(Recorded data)
__________

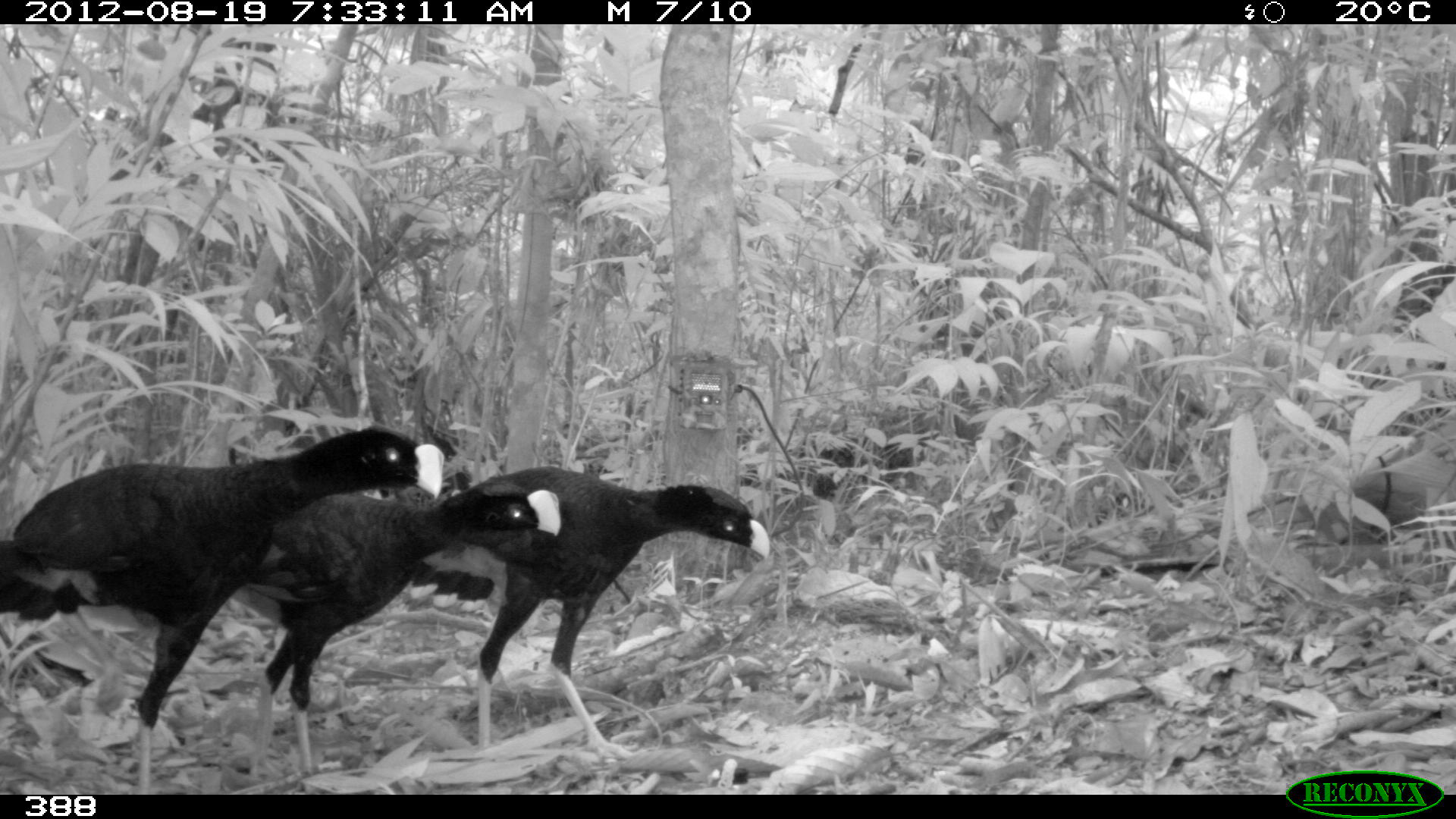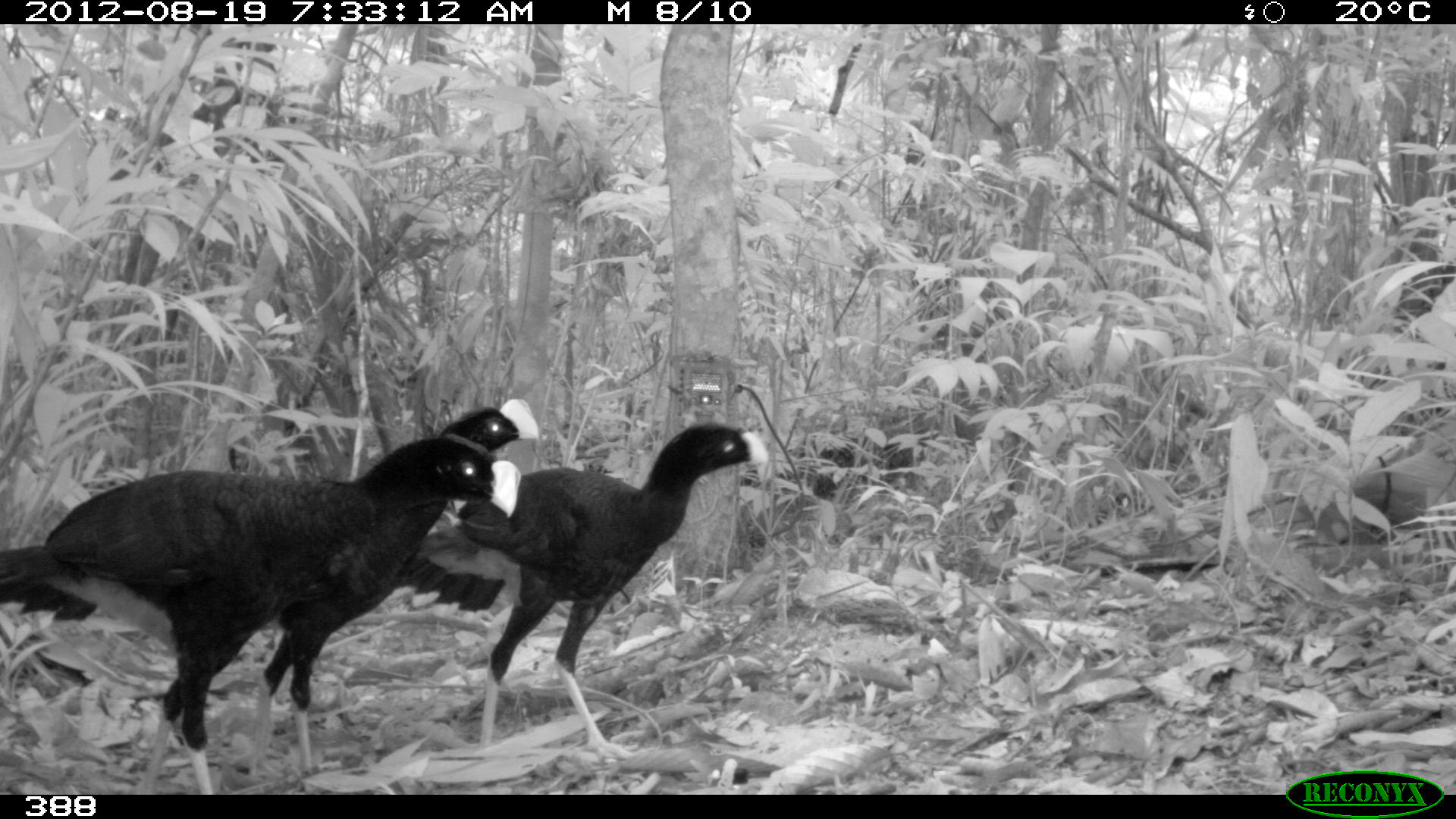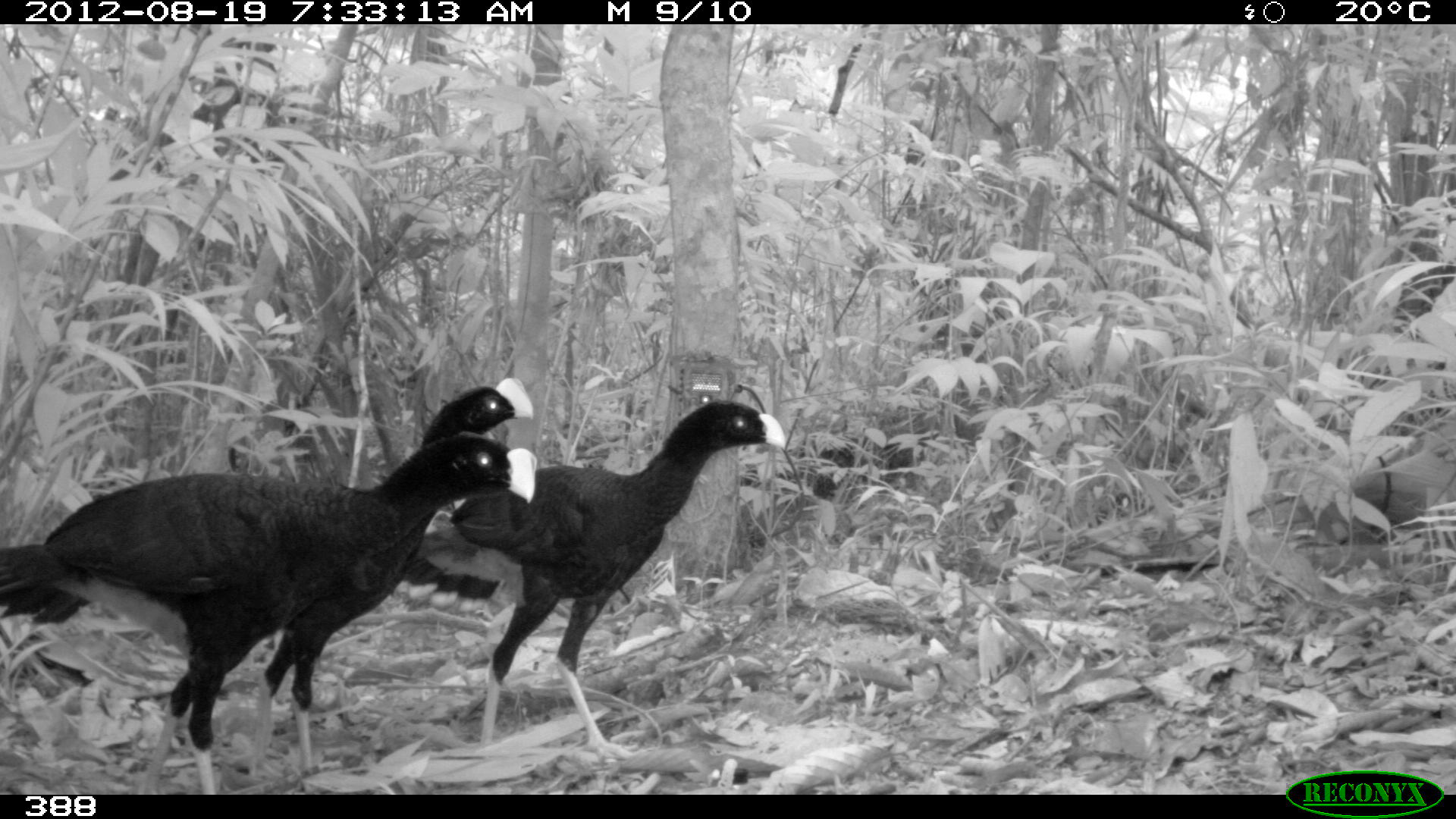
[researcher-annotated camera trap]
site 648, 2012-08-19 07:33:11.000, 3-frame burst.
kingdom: Animalia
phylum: Chordata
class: Aves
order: Galliformes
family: Cracidae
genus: Mitu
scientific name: Mitu tuberosum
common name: razor-billed curassow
Mitu tuberosum (razor-billed curassow).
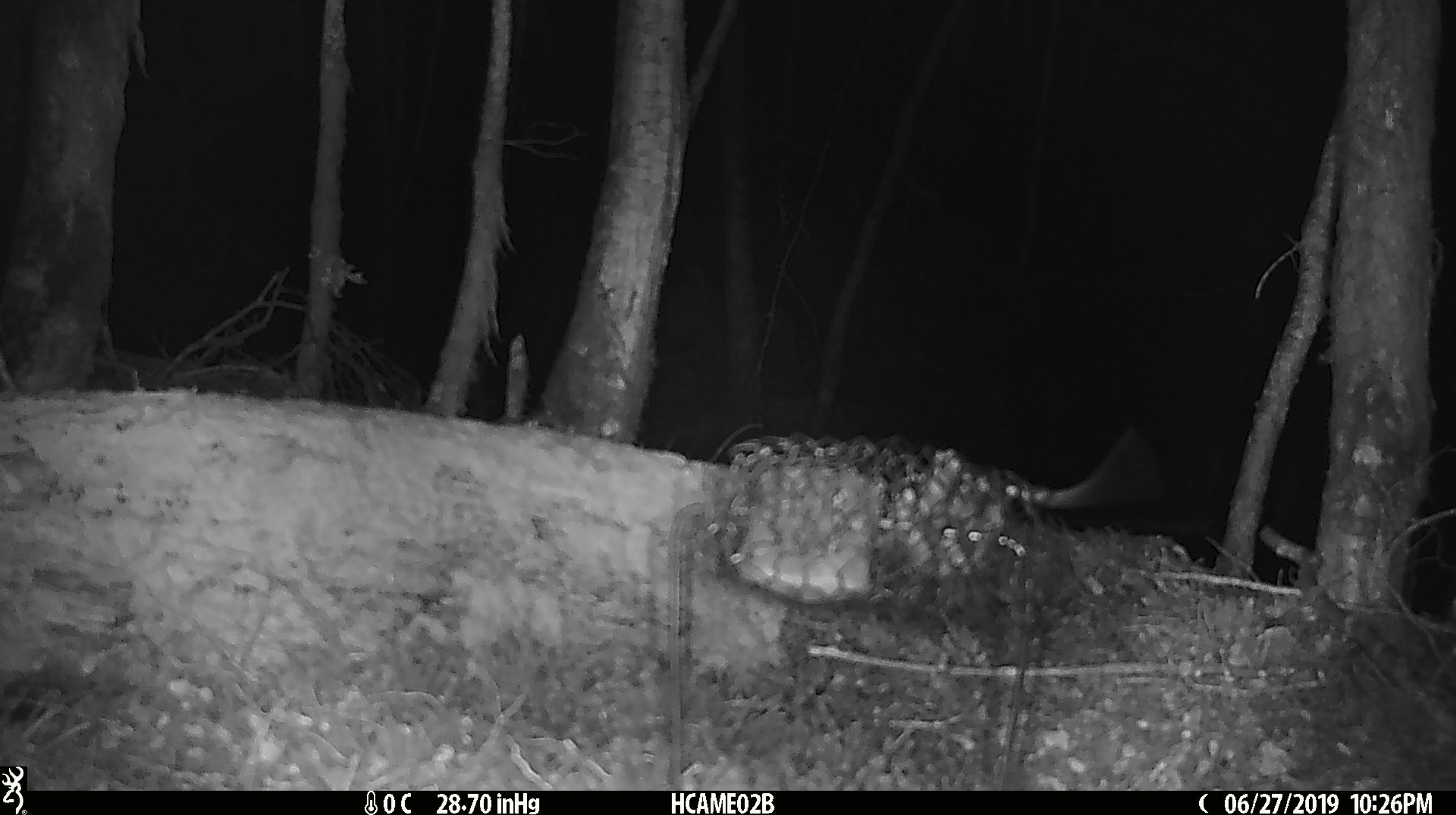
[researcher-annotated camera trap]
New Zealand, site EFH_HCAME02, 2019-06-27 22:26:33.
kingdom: Animalia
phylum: Chordata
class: Mammalia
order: Rodentia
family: Muridae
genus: Mus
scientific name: Mus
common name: mouse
Mouse (Mus).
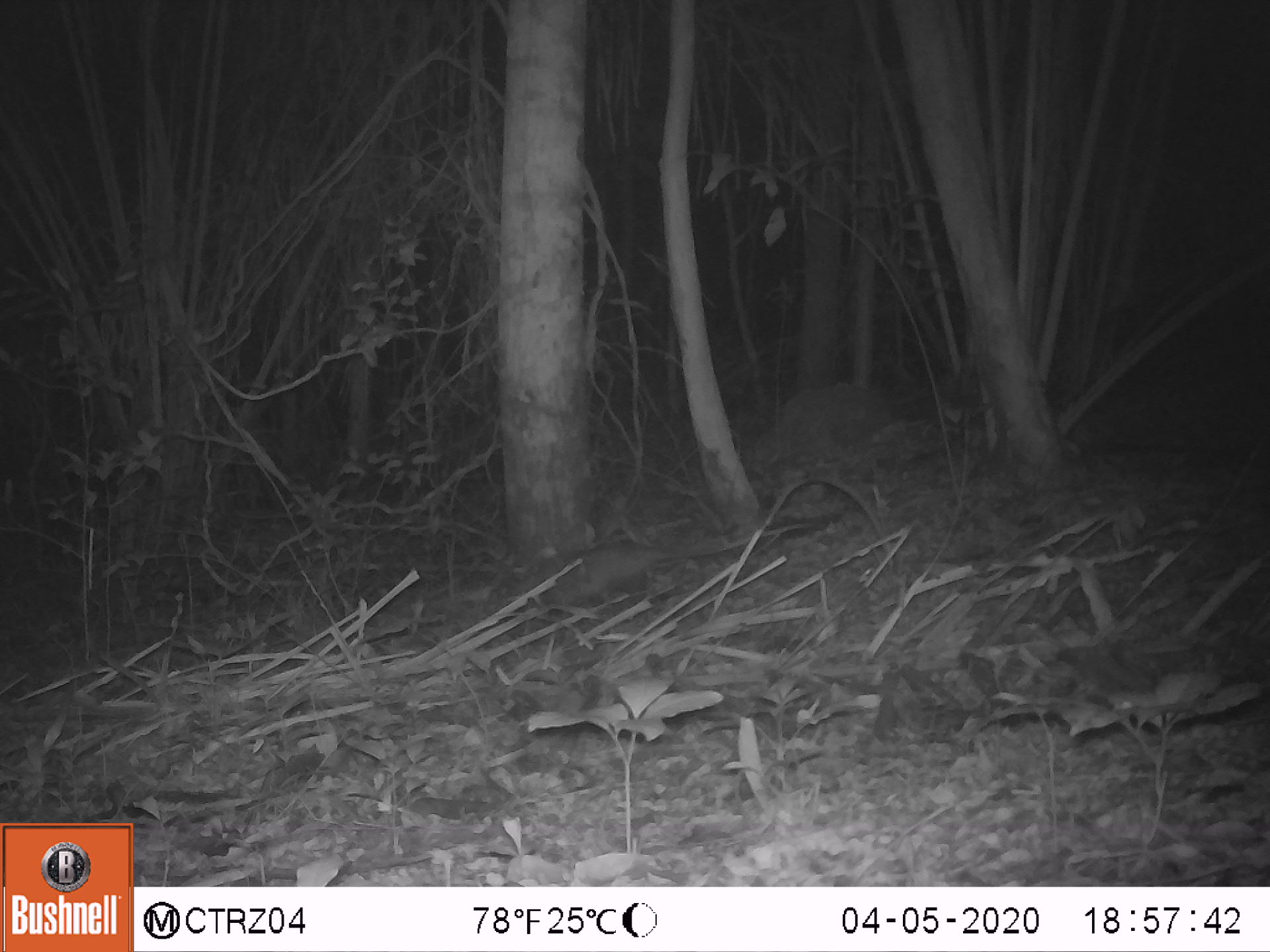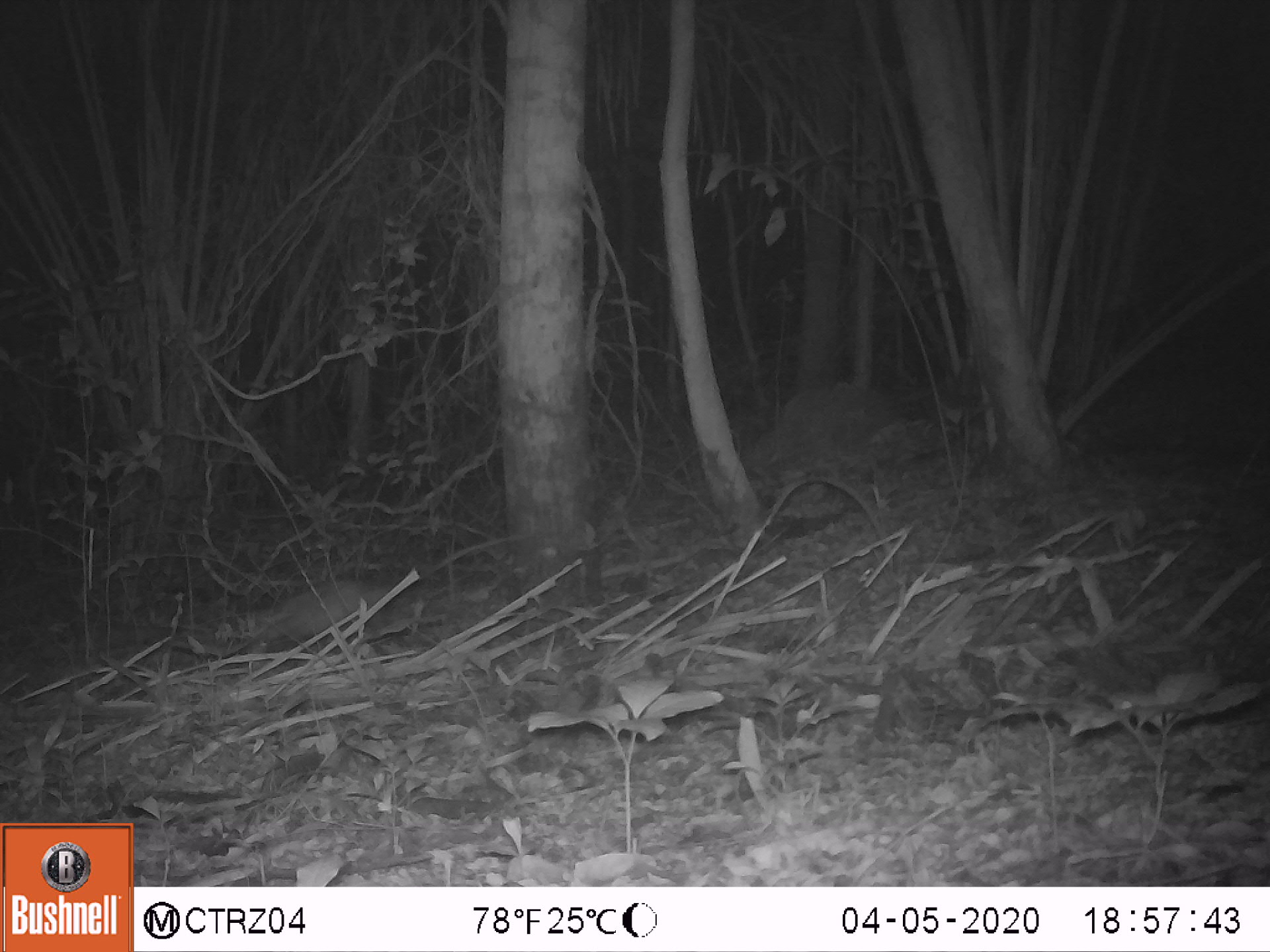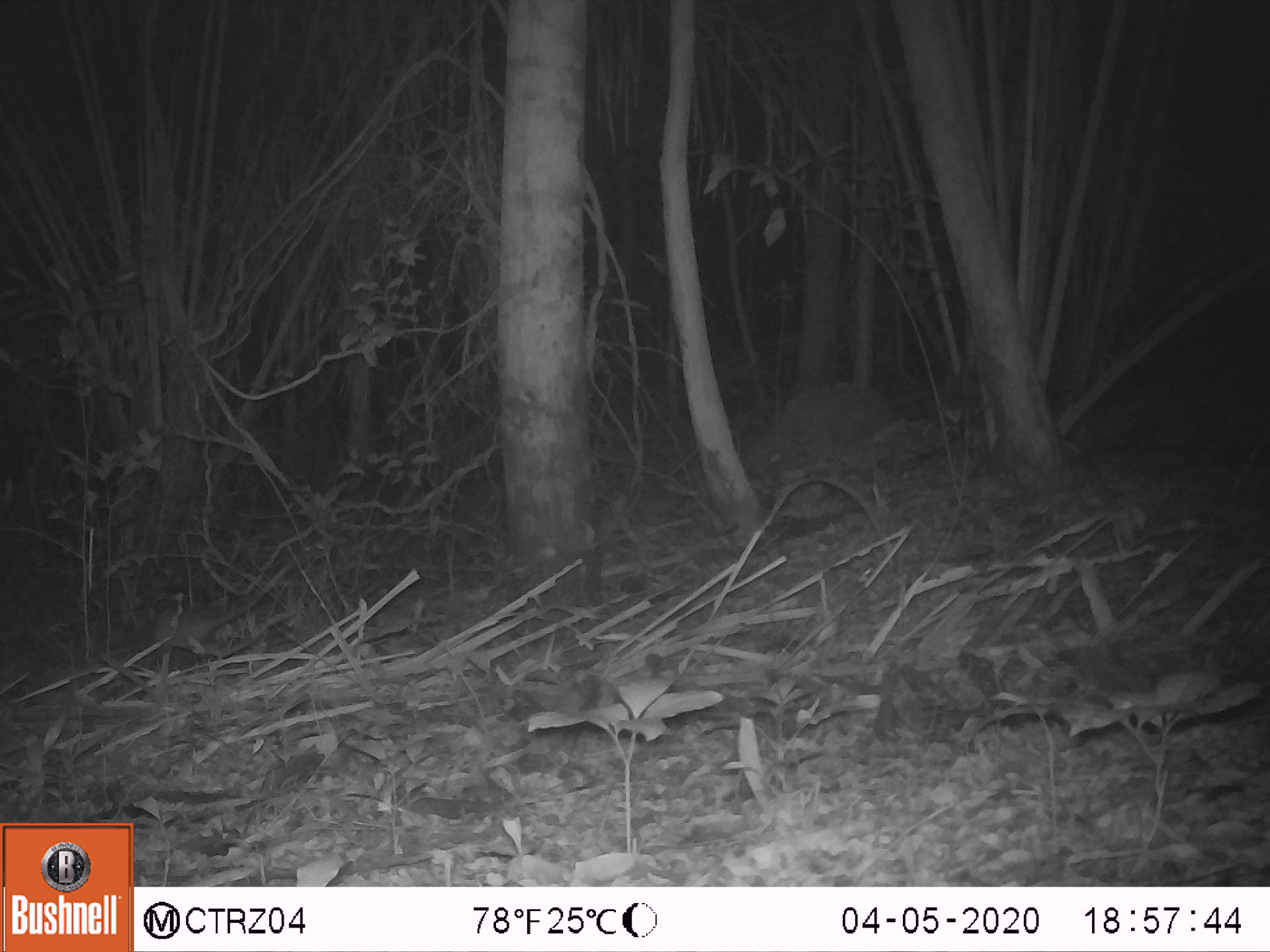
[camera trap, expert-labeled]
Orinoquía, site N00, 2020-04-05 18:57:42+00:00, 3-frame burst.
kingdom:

__________

• What is needed: Every entry, word for word: repeat it, but skip the images.

• Task output:
[researcher-annotated camera trap]
site 648, 2012-08-19 07:33:11.000, 3-frame burst.
kingdom: Animalia
phylum: Chordata
class: Aves
order: Galliformes
family: Cracidae
genus: Mitu
scientific name: Mitu tuberosum
common name: razor-billed curassow
Mitu tuberosum (razor-billed curassow).
[researcher-annotated camera trap]
New Zealand, site EFH_HCAME02, 2019-06-27 22:26:33.
kingdom: Animalia
phylum: Chordata
class: Mammalia
order: Rodentia
family: Muridae
genus: Mus
scientific name: Mus
common name: mouse
Mouse (Mus).
[camera trap, expert-labeled]
Orinoquía, site N00, 2020-04-05 18:57:42+00:00, 3-frame burst.
kingdom:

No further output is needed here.